Había escuchado muchísimas veces que viajar a India te cambiaba la vida.

Voy a ser sincera, y te diré que a mi, no me la cambió. No sentí un cambio trascendental en mi vida, pero si me ayudó a entenderla y a valorarla, todavía más.

Llevaba mucho tiempo queriendo viajar a India, y ya tenía un largo recorrido de experiencias viajando sola como mochilera, pero mis miedos y prejuicios hicieron que fuese retrasando esa aventura.

No sabía si estaba preparada para ver tanta pobreza, para soportar tanta suciedad y para viajar sola a un país repleto de hombres de mirada curiosa.

Finalmente, en agosto de 2018 decidí dar el paso.

Tenía 45 días de viaje por delante y la India me parecía un destino fantástico en el que poder perderse sin prisa. La decisión final que me impulsó a elegir ese destino, fue ver una oferta en el precio del billete del avión: 270€.

Había leído algunas cosas sobre India y aunque no tenía la certeza de si estaba realmente preparada para afrontarlas, comprenderlas y disfrutarlas, la curiosidad se impuso a la razón.

• _DATOS PROPORCIONADOS_:
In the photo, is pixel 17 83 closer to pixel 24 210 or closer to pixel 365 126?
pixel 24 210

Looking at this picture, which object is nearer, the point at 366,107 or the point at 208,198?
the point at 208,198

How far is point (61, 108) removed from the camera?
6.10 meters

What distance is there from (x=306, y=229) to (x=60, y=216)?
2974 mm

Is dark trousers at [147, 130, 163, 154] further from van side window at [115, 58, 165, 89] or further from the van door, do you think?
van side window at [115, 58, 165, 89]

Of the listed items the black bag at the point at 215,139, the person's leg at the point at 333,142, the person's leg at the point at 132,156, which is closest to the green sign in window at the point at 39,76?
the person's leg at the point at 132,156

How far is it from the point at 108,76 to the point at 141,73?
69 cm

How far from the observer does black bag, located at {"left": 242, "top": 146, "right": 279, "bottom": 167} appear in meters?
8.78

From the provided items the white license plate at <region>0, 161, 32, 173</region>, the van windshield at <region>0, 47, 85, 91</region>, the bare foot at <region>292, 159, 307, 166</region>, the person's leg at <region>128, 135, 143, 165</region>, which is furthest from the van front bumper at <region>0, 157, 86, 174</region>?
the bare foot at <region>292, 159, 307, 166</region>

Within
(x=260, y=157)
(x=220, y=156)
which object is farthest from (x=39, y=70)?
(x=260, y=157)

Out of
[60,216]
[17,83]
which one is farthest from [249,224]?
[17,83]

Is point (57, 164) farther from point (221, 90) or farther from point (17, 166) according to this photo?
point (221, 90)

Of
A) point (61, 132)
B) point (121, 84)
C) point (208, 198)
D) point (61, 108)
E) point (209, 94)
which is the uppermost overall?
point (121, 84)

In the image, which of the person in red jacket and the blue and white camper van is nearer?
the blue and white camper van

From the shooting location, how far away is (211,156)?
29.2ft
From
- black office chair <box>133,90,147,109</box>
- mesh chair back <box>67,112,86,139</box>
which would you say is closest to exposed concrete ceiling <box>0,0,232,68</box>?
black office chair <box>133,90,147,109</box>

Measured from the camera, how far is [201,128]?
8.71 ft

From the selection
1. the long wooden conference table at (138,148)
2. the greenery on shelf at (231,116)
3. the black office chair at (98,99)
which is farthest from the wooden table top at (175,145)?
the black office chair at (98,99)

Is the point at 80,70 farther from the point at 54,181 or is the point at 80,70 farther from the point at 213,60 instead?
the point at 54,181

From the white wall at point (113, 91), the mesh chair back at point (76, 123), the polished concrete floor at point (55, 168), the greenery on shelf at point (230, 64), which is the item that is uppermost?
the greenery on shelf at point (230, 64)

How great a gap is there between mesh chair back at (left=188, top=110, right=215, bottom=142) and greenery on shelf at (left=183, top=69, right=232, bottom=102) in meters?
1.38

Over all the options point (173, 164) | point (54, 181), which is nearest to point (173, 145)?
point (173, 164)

• _PROBLEMA PLANTEADO_:
Repite palabra por palabra, de principio a fin, el relato sobre el viaje a India.

• _SOLUCIÓN DEL EJERCICIO_:
Había escuchado muchísimas veces que viajar a India te cambiaba la vida.

Voy a ser sincera, y te diré que a mi, no me la cambió. No sentí un cambio trascendental en mi vida, pero si me ayudó a entenderla y a valorarla, todavía más.

Llevaba mucho tiempo queriendo viajar a India, y ya tenía un largo recorrido de experiencias viajando sola como mochilera, pero mis miedos y prejuicios hicieron que fuese retrasando esa aventura.

No sabía si estaba preparada para ver tanta pobreza, para soportar tanta suciedad y para viajar sola a un país repleto de hombres de mirada curiosa.

Finalmente, en agosto de 2018 decidí dar el paso.

Tenía 45 días de viaje por delante y la India me parecía un destino fantástico en el que poder perderse sin prisa. La decisión final que me impulsó a elegir ese destino, fue ver una oferta en el precio del billete del avión: 270€.

Había leído algunas cosas sobre India y aunque no tenía la certeza de si estaba realmente preparada para afrontarlas, comprenderlas y disfrutarlas, la curiosidad se impuso a la razón.